When you built the construct, did you only use the regions of the fragments aligned by BLAST, or did you use the whole fragments. If you used whole fragments you may want to run a MSA to see where the regions of the fragment not mapped by BLAST end up.
I'd try mapping your construct again without the gap penalty align_and_estimate_abundance.pl puts in place. With more tolerant mismatch and gap settings you could probably get more reads to map to the reference.
Unless the homolog species is incredibly close phylogenetically, there could be considerable differences in the sequence of the transcript in your species. The idea of annotating with BLAST for de novo assemblies isn't to try and define sequences, but to get a rough idea of what the identity/function of a given transcript is. So when a part of a de novo assembled contig maps to a reference sequence, you can roughly infer that the function/identity of that contig is the function/identity of the reference hit. The more sequence homology between the two, the stronger that putative annotation is. The problem is that you GeneX in species a and GeneX in species B may be paralogs with some degree of conservation. They look similar enough to match by BLAST but they may have very different functions and sequences. Add in improper assembly (incomplete/incorrect/fragmented) and it turns into a headache.
I think primer walking is likely to be the best option for getting complete transcript sequences. You may want to run each round of primer walking out on a gel and extract each band for sequencing. This would allow you to collect isoform sequences.
Well, at the moment we know the clone is a true CDS and we also have functional studies supporting homology above and beyond sequence similarity for some of the sequences of interests. Thank you for your efforts, but I do not think this exchange relates to my mapping question anymore.
A couple of questions that might clarify:
Have you visualized the read alignment to the original assembly transcript fragments, and compared it to read alignment of the CDS? If so, what's different?
Did you rebuild the index after replacing the fragments with CDSs (had to ask; it's a common mistake)?
I do not have the RSEM mapping .bam at the moment (removed it due to storage issues), but I quickly ran a everything-default bwa mapping with the assembly reads against just the clones. This showed a substantial amount of mapping (in accordance with expectations), but with lots of SNPs across reads. So this would suggest that individual variation itself is not a major issue, but perhaps only individual variation in concert with the RSEM mapping parameters set by the Trinity wrapper. But I once set those to two mismatches per 20 nucleotide seed, and 10% should have mapped them, but perhaps it is due to backtracking.

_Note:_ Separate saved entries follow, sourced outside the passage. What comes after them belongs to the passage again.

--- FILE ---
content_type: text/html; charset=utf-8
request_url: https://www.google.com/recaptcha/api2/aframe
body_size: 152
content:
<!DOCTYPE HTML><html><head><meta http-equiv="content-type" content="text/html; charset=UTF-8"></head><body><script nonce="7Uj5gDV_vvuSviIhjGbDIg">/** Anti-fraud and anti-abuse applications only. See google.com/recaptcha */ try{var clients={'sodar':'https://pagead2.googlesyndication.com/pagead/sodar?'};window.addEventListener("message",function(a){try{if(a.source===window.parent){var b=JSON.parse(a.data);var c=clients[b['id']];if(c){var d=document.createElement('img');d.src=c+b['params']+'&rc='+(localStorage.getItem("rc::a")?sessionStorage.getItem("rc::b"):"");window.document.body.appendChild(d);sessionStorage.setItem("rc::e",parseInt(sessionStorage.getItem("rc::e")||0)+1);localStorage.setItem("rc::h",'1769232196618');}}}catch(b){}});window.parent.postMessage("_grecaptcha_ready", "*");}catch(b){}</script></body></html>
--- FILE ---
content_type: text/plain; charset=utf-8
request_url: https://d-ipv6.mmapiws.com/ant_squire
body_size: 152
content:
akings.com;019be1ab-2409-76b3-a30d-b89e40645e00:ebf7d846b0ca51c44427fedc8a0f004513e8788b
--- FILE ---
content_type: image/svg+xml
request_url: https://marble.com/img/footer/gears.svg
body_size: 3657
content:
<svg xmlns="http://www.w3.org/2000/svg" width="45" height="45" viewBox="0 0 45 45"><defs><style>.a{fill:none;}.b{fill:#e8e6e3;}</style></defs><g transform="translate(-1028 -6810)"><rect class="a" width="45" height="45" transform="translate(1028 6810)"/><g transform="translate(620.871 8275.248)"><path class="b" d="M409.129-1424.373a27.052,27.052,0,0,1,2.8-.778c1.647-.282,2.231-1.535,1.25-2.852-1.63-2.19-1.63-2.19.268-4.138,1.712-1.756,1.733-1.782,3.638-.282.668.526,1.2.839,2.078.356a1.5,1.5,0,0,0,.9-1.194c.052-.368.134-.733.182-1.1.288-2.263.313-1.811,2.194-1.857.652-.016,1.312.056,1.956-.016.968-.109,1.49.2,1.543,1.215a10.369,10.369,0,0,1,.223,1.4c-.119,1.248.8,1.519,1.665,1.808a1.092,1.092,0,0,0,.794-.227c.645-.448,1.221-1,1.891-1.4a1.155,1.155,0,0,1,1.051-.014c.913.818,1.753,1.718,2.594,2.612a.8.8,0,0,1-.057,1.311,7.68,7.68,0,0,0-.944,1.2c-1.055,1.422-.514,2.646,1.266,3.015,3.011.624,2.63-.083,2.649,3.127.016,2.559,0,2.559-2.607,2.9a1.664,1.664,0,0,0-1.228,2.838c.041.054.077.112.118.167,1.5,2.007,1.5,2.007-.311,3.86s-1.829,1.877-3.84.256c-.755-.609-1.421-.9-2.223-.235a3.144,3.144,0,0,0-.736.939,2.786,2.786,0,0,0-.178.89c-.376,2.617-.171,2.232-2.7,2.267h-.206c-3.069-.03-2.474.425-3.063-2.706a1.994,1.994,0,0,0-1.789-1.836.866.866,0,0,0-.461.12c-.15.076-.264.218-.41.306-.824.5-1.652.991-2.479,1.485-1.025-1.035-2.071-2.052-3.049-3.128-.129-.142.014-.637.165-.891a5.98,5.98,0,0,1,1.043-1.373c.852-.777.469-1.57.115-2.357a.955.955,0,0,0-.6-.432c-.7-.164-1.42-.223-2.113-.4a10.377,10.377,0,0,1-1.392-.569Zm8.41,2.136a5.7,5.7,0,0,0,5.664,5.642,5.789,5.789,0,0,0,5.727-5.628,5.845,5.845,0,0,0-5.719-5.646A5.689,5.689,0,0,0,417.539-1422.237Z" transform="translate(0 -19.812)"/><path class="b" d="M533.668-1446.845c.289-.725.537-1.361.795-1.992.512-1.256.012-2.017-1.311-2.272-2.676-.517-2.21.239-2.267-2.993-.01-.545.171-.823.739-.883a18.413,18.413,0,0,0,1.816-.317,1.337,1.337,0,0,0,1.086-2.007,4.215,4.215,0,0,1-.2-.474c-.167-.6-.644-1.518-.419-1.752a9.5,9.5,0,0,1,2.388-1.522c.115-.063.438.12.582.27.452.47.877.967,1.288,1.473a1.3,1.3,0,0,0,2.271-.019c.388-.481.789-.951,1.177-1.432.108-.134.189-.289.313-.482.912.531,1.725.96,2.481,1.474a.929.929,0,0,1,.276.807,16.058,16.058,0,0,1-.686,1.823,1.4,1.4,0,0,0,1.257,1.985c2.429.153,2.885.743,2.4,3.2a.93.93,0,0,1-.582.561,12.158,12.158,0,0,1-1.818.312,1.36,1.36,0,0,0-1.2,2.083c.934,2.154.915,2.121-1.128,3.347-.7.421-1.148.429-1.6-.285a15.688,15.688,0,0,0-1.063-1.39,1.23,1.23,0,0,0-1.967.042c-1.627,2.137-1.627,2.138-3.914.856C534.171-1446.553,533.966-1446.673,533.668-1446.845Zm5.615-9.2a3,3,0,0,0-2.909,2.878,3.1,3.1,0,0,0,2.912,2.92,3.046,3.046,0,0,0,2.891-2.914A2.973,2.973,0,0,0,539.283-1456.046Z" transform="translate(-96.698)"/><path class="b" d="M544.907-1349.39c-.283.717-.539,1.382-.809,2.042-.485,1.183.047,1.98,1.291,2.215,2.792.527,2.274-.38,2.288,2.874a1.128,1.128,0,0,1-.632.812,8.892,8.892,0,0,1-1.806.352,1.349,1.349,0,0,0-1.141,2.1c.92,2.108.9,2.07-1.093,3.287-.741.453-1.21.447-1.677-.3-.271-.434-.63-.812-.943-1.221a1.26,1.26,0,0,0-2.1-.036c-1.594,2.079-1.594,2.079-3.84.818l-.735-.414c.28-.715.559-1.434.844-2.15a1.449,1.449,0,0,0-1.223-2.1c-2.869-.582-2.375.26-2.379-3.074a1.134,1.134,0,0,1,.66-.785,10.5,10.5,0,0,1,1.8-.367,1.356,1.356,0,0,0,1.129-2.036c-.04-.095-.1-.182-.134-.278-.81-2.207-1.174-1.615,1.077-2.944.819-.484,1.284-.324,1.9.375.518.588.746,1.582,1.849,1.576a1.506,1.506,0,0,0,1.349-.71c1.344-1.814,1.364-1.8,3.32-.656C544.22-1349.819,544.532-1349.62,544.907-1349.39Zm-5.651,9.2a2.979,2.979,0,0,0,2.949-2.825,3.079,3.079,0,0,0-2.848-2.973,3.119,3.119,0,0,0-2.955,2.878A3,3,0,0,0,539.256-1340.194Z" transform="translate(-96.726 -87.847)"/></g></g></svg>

Yes, the file that contains clones but not the assembly contigs got a new name, because I concatenated a cleaned assembly with the clones to a new file.
So right now I am thinking about the backtrack limit in bowtie
--maxbts
. Maybe this setting makes it so that many valid-n 2
alignments are missed. This was run with the default125
. Also looking at--pairtries
, for which the default is100
. Perhaps it is worth to try-y
/--tryhard
. Even though it might be slower, it might be rewarding.